Jadi BATU sebagai bebaturan dapat nilai sebagai Stana tetap Ida Bhatara yang memberikan kekuatan (bhatre) kepada para bhaktanya dalam urusan Militer dan Politik. Tentunya jika dibandingkan dengan Ritual Perang Pandan di Tenganan, Perang Tipat Di Desa Kapal Dan Di Pura Masceti, dan tradisi di Desa Bali Mula lainnya, maka sudah dapat dibaca bahwa Desa Bali Mula seperti Sukawana juga memiliki ritual dalam perayaan kemiliteran selain Parade Tari Perang seperti Baris dengan symbol senjata yang dibawanya.

WALI SABAN PASEK SEBAGAI WALI BAGI PARA PRAJURIT.

Sebagai Stana Ida Bhatara di Bidang Militer dan Politik tentu saja, Wali yang diadakan sebenarnya adalah untuk yadnya yaitu persembahan diri kepada Tuhan dalam membela Negara atau masyarakat. Ritualnya ternyata mengalami perkembangan dari jaman-ke Jaman.

Menurut Tutur Panglingsir, dahulu memang yang diadu adalah manusia dengan manusia, yang diadu seperti bentuk mesiat (bertarung). Perkembangannya kekemudian ketika sudah tidak di jaman peperangan kerajaan dulu, maka yang diadu adalah telur ayam oleh krama yang kemudian diisi toh (taruhan) sebagai bentuk dukungan kepada aduannya. Dan yang saat ini terjadi perubahan dengan menggunakan ayam aduan, yang juga diisi dengan toh, dulu menggunakan pis polong (uang kepeng) dan sekarang dengan uang tunai. Manusia, Telur dan ayam aduan yang dipakai persembahan itulah yang kemudian disebut dengan AURAN.

Dahulu ketika masa perang telah usai, prajurit (Pasek) tetaplah harus dilatih. Tentu saja prajurit haruslah memiliki hasrat membunuh, melukai, bertahan dan keterampilan bela dirinya terjaga demi membela masyarakatnya. Kewajiban sebagai prajurit bela negara haruslah ada. Leluhur Desa Sukawana kemudian mengadakan upacara WALI SABAN PASEK mewajibkan seluruh Krama Desa Sukawana untuk ikut melakukan yadnya berupa menghaturkan AURAN pada saat WALI SABAN PASEK.

KENAPA AYAM ADUAN?

Wali ini yang disebut WALI SABAN PASEK dapat dimaknai sebagai berikut :
Wali artinya Persembahan, Saban artinya Kumpul Penuh, Pasek : Para Pasek (Pacek, Pemimpin, Prajurit)

Jadi jika dilihat dari Arti Kata WALI SABAN PASEK adalah Upacara Ketika Para Pasek ini berkumpul.

Secara Niskala, Duwe (Peliharaan) Ratu Sang Pasek disebut Ayam Ijo, untuk itulah kenapa Warga Desa Sukawana sebagai Damuh Ratu Sang Pasek diyakini dilarang memelihara dan mengadu Ayam yang berwarna Hijau.

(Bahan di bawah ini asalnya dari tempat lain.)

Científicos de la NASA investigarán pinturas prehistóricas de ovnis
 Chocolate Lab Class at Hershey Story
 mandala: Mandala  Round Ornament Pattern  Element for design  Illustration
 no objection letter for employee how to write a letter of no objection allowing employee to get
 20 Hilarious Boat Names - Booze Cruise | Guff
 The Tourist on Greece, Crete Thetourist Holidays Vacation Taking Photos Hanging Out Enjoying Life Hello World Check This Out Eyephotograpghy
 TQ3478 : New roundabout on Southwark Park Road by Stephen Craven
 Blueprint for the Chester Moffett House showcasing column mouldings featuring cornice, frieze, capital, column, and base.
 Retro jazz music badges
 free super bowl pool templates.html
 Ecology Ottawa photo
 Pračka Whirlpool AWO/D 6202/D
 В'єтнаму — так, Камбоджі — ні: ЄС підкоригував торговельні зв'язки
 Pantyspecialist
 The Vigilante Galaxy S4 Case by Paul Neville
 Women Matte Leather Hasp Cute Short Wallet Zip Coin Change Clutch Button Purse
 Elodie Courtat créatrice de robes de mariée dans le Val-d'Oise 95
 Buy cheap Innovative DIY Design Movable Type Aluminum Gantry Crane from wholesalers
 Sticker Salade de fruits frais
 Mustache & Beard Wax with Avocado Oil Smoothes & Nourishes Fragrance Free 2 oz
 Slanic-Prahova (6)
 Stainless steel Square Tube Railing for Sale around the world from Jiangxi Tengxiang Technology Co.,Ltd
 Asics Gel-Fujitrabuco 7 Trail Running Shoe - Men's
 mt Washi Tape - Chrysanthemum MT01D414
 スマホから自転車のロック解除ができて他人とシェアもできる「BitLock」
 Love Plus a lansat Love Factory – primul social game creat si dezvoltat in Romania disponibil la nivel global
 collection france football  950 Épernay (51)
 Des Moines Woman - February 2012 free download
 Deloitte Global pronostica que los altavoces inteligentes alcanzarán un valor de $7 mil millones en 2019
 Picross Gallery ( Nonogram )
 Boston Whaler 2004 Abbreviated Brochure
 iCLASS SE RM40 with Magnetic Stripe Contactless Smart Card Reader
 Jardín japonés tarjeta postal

Sebagai Krama Desa Sukawana diwajibkan membawa AURAN atau persembahan berupa mengadu ayam aduan Ketika WALI SABAN PASEK minimal 1 Ekor untuk diadu, dan di Toh in (taruhan) sebagai bentuk dukungan kepada yang dipakai “AURAN”.

Sebagai AURAN, ayam tersebut hanyalah wakil krama sebagai bentuk persembahan yang ditugaskan bertarung laksana prajurit perang, yang Ketika sudah mempersembahkan diri kepada Tuhan tidak memperdulikan lagi apakah hidup, mati, menang, kalah, atau seri (sapih). Di dalam masyarakat Desa Sukawana yang menghaturkan AURAN sebenarnya tidak dikenal istilah menang atau kalah, tetapi Nunas dan Maturan. Jika Ayamnya menang, Krama akan menyebutnya sebagai Nunas, Ketika ayam dan Toh nya kalah krama akan menyebut dirinya Maturan.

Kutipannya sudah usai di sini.